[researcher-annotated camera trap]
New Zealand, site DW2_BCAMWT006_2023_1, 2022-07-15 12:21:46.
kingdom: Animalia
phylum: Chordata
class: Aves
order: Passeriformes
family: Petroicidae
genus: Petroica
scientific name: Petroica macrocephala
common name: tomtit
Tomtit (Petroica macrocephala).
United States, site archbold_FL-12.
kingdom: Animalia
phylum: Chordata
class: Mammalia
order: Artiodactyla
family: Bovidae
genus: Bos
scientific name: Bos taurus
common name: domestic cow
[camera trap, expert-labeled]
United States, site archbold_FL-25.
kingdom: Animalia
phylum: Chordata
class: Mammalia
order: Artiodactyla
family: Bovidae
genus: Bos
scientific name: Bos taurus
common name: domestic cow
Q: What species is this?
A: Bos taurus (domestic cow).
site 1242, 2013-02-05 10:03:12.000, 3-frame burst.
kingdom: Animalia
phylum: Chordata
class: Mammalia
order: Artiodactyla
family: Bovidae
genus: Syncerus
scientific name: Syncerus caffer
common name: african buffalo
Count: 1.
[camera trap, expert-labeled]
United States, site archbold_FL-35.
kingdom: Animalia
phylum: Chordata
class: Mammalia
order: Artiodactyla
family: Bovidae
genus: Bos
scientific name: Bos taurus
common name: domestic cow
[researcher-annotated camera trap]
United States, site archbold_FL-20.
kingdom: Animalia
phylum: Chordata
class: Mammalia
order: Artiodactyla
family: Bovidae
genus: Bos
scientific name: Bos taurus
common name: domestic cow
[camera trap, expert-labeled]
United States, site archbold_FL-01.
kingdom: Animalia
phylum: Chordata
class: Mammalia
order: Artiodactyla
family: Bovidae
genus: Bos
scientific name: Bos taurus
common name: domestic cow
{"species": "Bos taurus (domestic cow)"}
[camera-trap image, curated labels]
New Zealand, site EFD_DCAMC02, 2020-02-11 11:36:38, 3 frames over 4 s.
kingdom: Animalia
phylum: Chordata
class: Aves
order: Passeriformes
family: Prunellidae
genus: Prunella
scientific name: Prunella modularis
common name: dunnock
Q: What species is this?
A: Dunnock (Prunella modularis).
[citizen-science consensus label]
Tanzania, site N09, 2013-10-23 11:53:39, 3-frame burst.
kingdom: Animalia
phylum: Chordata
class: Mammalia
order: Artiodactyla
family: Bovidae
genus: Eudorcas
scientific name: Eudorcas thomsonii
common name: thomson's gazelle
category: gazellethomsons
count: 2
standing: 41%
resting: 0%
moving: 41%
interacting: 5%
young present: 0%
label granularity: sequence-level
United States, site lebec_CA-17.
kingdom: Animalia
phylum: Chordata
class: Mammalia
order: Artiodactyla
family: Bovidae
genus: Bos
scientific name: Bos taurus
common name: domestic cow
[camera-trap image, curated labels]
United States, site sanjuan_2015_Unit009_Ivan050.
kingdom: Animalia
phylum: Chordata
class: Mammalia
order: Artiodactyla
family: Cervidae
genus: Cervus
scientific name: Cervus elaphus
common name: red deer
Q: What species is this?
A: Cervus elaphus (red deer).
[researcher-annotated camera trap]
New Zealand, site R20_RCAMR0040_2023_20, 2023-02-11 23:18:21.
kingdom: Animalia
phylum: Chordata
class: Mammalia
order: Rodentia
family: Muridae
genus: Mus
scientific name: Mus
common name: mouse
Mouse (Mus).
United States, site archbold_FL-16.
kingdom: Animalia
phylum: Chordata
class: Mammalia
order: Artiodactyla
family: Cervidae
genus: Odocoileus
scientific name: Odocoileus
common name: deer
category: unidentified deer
*****
● AIM OF THE EXERCISE:
Return every record above exactly, line by line.

● SOLUTION FOR THIS TASK:
[researcher-annotated camera trap]
New Zealand, site DW2_BCAMWT006_2023_1, 2022-07-15 12:21:46.
kingdom: Animalia
phylum: Chordata
class: Aves
order: Passeriformes
family: Petroicidae
genus: Petroica
scientific name: Petroica macrocephala
common name: tomtit
Tomtit (Petroica macrocephala).
United States, site archbold_FL-12.
kingdom: Animalia
phylum: Chordata
class: Mammalia
order: Artiodactyla
family: Bovidae
genus: Bos
scientific name: Bos taurus
common name: domestic cow
[camera trap, expert-labeled]
United States, site archbold_FL-25.
kingdom: Animalia
phylum: Chordata
class: Mammalia
order: Artiodactyla
family: Bovidae
genus: Bos
scientific name: Bos taurus
common name: domestic cow
Q: What species is this?
A: Bos taurus (domestic cow).
site 1242, 2013-02-05 10:03:12.000, 3-frame burst.
kingdom: Animalia
phylum: Chordata
class: Mammalia
order: Artiodactyla
family: Bovidae
genus: Syncerus
scientific name: Syncerus caffer
common name: african buffalo
Count: 1.
[camera trap, expert-labeled]
United States, site archbold_FL-35.
kingdom: Animalia
phylum: Chordata
class: Mammalia
order: Artiodactyla
family: Bovidae
genus: Bos
scientific name: Bos taurus
common name: domestic cow
[researcher-annotated camera trap]
United States, site archbold_FL-20.
kingdom: Animalia
phylum: Chordata
class: Mammalia
order: Artiodactyla
family: Bovidae
genus: Bos
scientific name: Bos taurus
common name: domestic cow
[camera trap, expert-labeled]
United States, site archbold_FL-01.
kingdom: Animalia
phylum: Chordata
class: Mammalia
order: Artiodactyla
family: Bovidae
genus: Bos
scientific name: Bos taurus
common name: domestic cow
{"species": "Bos taurus (domestic cow)"}
[camera-trap image, curated labels]
New Zealand, site EFD_DCAMC02, 2020-02-11 11:36:38, 3 frames over 4 s.
kingdom: Animalia
phylum: Chordata
class: Aves
order: Passeriformes
family: Prunellidae
genus: Prunella
scientific name: Prunella modularis
common name: dunnock
Q: What species is this?
A: Dunnock (Prunella modularis).
[citizen-science consensus label]
Tanzania, site N09, 2013-10-23 11:53:39, 3-frame burst.
kingdom: Animalia
phylum: Chordata
class: Mammalia
order: Artiodactyla
family: Bovidae
genus: Eudorcas
scientific name: Eudorcas thomsonii
common name: thomson's gazelle
category: gazellethomsons
count: 2
standing: 41%
resting: 0%
moving: 41%
interacting: 5%
young present: 0%
label granularity: sequence-level
United States, site lebec_CA-17.
kingdom: Animalia
phylum: Chordata
class: Mammalia
order: Artiodactyla
family: Bovidae
genus: Bos
scientific name: Bos taurus
common name: domestic cow
[camera-trap image, curated labels]
United States, site sanjuan_2015_Unit009_Ivan050.
kingdom: Animalia
phylum: Chordata
class: Mammalia
order: Artiodactyla
family: Cervidae
genus: Cervus
scientific name: Cervus elaphus
common name: red deer
Q: What species is this?
A: Cervus elaphus (red deer).
[researcher-annotated camera trap]
New Zealand, site R20_RCAMR0040_2023_20, 2023-02-11 23:18:21.
kingdom: Animalia
phylum: Chordata
class: Mammalia
order: Rodentia
family: Muridae
genus: Mus
scientific name: Mus
common name: mouse
Mouse (Mus).
United States, site archbold_FL-16.
kingdom: Animalia
phylum: Chordata
class: Mammalia
order: Artiodactyla
family: Cervidae
genus: Odocoileus
scientific name: Odocoileus
common name: deer
category: unidentified deer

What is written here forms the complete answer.